# UPDATE! Jet Band Saw on Craigslist..I Bought it!



## Brad_Nailor (Jul 26, 2007)

BAM! Another Craigslist deal finds it's way into my lap…hopefully. It's my birthday tomorrow (ha!) and that makes it even sweeter! I was going to have the wife buy me the small Rikon tabletop bandsaw and matching stand…from Highland it was a little over $300 with shipping. Then today I see this Craigslist add and I was wondering if anyone has any opinions on either band saw and what you guys think. I would personally rather have the gigger saw..and this one even though it looks a little older, is a pretty solid saw that they still make today. How long ago was Jet painting their stuff blue?.......so…let me hear ya!

OK..so I went to go check this thing out this morning. I met the guy and I looked at it and it looked great. Really good condition. He ran it a few times and was playing with the tension and the tracking angle and I thought it sounded a little noisy but i figured the blade tension wasnt tight enough. He had three blades with it total and he also had the manuel. It was manufactured in 4/1996. I was able to get the saw for $250.00 Here are some pics of it in a temporary home in my shop..

































So I get it home and start messing with it..aligning the bearings and blocks (buying a set of cool blocks for it right away). I couldn't help but think how noisy it was. I started to investigate and I noticed that it felt like the upper wheel was hitting something. I jumped online and did a few searches and what do I find..a Lumberjocks blog about this exact problem! The minute I read this I went and looked..sure enough the bracket is fully bent like a C, and it has a worn spot from where it had been rubbing against the wheel. I was able to get the blade to track perfect, but the tracking adjustment screw is fully extended. Here are some shots..









You can see how unbelievably distorted that piece is. Its a good thing that the metal is so ********************ty, it didn't to any damage to the wheel. I guess this is a pretty common problem with these saws. Good thing I found that blog. I already went online and ordered the updated replacement part. I hope it's not too big of a deal to take it apart….doesn't look too bad in the diagram. I was starting to wonder if I shouldn't have just got the Rikon. I still think this is a really great saw in great condition. This is a known defect and doesn't really reflect the overall condition of the saw, nor is it any indication that the saw has been abused or over used. It is just an inferior part that couldnt stand up to the intended normal usage. Once i get the part and get it in I think this will be a great saw. I am thinking while I have it apart I might wet sand the table starting with some 800 grit and work my way through 5000. The thrust bearing still seem in great shape but the plastic blocks upper and lower are shot..so i am going to but a set of Cool Blocks for it. I ordered the replacement part today..its in TN, and I'm in CT..so I should see it by the later part of the week….


----------



## DanYo (Jun 30, 2007)

I would probably get the Rikon … nothing wrong with the jet, but the Rikon looks like a nice one


----------



## Pete_Jud (Feb 15, 2008)
···
→ What to work on:
(1) In the band saw thread, how much did the poster pay for the used Jet saw?
(2) Carry on the band saw thread from the point where it stops.
···
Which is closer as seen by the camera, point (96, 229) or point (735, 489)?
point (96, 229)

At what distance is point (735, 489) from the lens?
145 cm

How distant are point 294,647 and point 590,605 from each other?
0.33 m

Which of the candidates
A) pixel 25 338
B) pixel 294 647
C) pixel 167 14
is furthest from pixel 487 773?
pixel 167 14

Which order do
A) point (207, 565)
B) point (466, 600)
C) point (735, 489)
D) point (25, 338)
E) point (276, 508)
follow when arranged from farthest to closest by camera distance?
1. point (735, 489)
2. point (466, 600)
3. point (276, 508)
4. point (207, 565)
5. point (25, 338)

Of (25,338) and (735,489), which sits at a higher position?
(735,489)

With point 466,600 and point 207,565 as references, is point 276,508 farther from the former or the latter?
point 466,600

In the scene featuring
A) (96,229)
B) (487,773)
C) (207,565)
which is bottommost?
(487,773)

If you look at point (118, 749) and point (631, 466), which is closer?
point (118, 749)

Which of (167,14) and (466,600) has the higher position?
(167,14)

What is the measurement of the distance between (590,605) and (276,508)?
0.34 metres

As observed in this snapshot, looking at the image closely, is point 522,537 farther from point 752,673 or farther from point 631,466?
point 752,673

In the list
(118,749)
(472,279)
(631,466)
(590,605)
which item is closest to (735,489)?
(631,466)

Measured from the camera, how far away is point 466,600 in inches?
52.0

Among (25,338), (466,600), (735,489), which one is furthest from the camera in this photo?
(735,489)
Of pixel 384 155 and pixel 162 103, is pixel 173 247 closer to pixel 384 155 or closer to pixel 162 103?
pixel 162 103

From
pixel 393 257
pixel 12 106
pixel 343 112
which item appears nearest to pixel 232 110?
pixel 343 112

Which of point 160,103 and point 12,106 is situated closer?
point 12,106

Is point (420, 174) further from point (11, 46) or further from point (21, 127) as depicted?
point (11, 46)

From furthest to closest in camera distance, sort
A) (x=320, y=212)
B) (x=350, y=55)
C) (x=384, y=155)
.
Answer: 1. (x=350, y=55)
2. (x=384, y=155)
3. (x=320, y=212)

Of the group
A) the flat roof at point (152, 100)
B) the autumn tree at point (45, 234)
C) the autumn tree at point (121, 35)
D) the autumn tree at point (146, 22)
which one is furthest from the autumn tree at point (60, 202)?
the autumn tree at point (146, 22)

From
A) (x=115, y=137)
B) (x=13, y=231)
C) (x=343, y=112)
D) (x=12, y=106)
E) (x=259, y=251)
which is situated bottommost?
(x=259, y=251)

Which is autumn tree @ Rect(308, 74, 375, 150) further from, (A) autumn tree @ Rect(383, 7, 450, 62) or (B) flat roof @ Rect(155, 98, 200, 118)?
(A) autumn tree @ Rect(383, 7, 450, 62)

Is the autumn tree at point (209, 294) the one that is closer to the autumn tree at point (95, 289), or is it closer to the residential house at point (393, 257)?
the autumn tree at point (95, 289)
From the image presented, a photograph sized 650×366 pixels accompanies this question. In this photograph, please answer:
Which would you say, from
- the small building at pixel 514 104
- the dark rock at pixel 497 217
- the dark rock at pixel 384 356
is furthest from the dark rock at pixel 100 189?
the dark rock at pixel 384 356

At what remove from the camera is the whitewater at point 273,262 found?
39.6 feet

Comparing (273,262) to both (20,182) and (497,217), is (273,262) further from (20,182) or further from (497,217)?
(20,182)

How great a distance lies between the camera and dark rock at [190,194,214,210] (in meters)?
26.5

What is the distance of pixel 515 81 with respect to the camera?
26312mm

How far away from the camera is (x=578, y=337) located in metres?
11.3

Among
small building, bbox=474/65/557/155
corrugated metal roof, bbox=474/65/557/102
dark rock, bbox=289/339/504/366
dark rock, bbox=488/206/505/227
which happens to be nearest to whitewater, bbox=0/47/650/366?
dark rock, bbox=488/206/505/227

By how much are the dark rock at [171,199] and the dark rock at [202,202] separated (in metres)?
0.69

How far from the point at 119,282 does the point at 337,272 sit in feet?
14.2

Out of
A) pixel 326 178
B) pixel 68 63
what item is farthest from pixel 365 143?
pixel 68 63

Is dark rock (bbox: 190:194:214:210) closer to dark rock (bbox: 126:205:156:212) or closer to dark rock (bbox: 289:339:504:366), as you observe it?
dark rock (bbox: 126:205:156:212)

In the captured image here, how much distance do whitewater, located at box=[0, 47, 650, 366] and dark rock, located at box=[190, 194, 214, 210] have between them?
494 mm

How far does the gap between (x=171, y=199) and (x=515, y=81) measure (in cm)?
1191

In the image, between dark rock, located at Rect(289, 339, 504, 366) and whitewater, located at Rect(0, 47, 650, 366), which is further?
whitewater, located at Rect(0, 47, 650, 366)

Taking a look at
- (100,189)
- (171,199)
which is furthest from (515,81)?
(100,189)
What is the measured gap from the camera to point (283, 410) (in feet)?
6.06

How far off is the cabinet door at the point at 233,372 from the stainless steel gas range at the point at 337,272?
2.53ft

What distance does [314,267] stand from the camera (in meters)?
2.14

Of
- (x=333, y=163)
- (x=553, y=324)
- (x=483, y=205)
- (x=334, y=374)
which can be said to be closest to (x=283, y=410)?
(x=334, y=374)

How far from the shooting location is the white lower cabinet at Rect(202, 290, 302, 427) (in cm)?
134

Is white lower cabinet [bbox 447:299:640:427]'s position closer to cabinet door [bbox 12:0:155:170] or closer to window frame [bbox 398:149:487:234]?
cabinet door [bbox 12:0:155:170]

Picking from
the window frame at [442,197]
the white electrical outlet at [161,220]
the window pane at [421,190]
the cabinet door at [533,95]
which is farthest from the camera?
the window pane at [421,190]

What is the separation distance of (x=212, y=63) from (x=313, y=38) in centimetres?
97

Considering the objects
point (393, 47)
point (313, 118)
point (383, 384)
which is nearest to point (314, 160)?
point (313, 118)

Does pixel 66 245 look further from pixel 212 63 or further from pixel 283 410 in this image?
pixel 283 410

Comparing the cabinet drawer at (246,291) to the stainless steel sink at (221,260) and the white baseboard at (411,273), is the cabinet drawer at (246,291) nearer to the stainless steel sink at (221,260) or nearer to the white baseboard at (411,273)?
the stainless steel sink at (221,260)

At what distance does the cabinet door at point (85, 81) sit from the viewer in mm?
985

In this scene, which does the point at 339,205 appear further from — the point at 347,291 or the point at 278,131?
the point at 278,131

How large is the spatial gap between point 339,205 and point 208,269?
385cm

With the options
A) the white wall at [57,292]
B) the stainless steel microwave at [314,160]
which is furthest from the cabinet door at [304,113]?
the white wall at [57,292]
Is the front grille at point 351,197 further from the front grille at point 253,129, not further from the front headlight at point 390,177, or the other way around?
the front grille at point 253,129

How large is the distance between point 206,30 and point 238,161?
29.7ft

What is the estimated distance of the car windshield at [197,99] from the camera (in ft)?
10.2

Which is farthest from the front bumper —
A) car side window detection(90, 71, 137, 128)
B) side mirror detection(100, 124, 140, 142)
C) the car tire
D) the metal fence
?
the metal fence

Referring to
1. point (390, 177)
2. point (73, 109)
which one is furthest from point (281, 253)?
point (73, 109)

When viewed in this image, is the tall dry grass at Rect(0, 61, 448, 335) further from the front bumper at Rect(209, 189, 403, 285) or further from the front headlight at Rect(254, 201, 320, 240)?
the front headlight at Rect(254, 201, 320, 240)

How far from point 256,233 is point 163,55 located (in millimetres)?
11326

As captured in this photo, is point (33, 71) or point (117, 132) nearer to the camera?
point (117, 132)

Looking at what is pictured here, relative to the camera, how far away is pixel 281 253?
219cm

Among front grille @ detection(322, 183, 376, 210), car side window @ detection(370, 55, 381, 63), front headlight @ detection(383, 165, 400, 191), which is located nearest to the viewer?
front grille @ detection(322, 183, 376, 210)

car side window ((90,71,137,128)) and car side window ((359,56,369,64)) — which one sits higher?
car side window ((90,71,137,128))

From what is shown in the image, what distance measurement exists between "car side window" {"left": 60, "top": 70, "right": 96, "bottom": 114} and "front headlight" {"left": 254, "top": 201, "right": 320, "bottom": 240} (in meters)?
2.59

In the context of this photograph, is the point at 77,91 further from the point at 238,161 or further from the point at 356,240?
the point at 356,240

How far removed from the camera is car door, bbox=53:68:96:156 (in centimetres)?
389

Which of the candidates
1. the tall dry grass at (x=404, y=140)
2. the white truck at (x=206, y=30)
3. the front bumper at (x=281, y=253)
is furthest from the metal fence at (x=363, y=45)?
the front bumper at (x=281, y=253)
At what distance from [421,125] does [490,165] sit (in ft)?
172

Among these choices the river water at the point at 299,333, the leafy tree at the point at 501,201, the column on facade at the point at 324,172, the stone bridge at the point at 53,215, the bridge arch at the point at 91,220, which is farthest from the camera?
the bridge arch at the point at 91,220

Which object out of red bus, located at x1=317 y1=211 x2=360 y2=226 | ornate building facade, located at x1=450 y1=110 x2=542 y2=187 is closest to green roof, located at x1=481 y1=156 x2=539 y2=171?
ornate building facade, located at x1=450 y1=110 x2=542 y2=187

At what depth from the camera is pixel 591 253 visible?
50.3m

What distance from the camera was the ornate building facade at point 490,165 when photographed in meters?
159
···
→ Results for each task:
(1) $250.00

(2)
I would go for the Jet, if you have the floorspace. I have several stationary Jet tools in the shop, and they work very well, and are well made. The larger capacity of the Jet may come in handy some day. And, the extra weight should make it a smoother running saw.


----------



## wseand (Jan 27, 2010)

I would go take a look at the Jet, if it is close, and see if it is in good shape. You don't want to get the saw and than have to put money into it right away. If it looks good than definitely go for the Jet. You will hate yourself if you don't go take a look. Size does matter.


----------



## a1Jim (Aug 9, 2008)

For a little more you can have this

http://www.grizzly.com/products/14-1-HP-Bandsaw-Polar-Bear-Series/G0555P


----------



## TheDane (May 15, 2008)

Go for the Jet. A 14" saw is going to give a lot more capability than any 10" saw.

I had a Rikon-built Craftsman (similar to the Rikon you provided a link to). I got by with it for awhile, but it was way too limited. I sold it and bought a Jet 14" (later version of the one you found on Craigslist) ... what an improvement!

And if the Jet is gone by the time you get there, I would go for the Grizzly Jim suggested.


----------



## Brad_Nailor (Jul 26, 2007)

Ya I hear ya Jim..but now were getting into a totally different area. I want this if I am going to buy a new band saw. I figured, I would offer the guy $250. I can buy this exact band saw brand new for $520 on Amazon with free ground shipping. I did some research, and it seems Jet tools were colored blue up until 1999. They changed to white for the millennium and kept it that way. So at the very least its a 11 year old saw. Of course the guy says it was used very little…(some old lady just cut wood for the church on Sundays). I figured if it seems like its in good shape and I can get it cheap enough…it will get me by till I can replace it with the saw I really want. I really like the little Rikon…I don't have allot of room in my little shop so it would be a good fit…but you guys make a valid point… I would trade all that to have a full size 14" saw..its just so much more useful…and I don't think the foot print between the two will be that much different.. I am going to see it in person around 11. The guy lives really close to my house so that's convenient. I have a feeling if it runs good and looks good I will probably be coming home with it!

If I snag this saw, then I am going to have an almost completely Craigslist deal equipped shop..ha..


----------



## REK (Aug 30, 2009)

I have had my 12" craftsman band saw for 3 years runs great $ 300.00 new. Very happy with it 7" clearance for recut capacity.

Jet is one of the standard band saws for machine shops, you know buying used is as good as the man selling, either he's honest and a good person to do business with, or he'll lie cheat and steal to make the sale.


----------



## a1Jim (Aug 9, 2008)

You know what you want. I just didn't have that good of luck with jet . I bought a 18" band saw and the bearings went out in 8 mouths . I have found many table top band saws are only good for small projects and usually have poor adjustments . I have a 10" craftsman band saw I had in my tool sale that I've only 4 0r five times (One of 3 band saws) that I used just a couple times that is hard to get tension right and is just a all around poor saw.I asked $65 and had no takers. There doesn't seem to be a big difference between the two models of grizzly models for the price difference other than a closed stand and a 1/2 hp more. When we think of buying tools we all have a target tool we think of. All said and done we all buy what we like and can afford.
Enjoy what ever you get.


----------



## JoeLyddon (Apr 22, 2007)

I would CALL him ASAP… talk and possibly go look at it…

If it's in Neat condition as he meant, Sounds like a good deal to me.


----------



## davidroberts (Nov 8, 2008)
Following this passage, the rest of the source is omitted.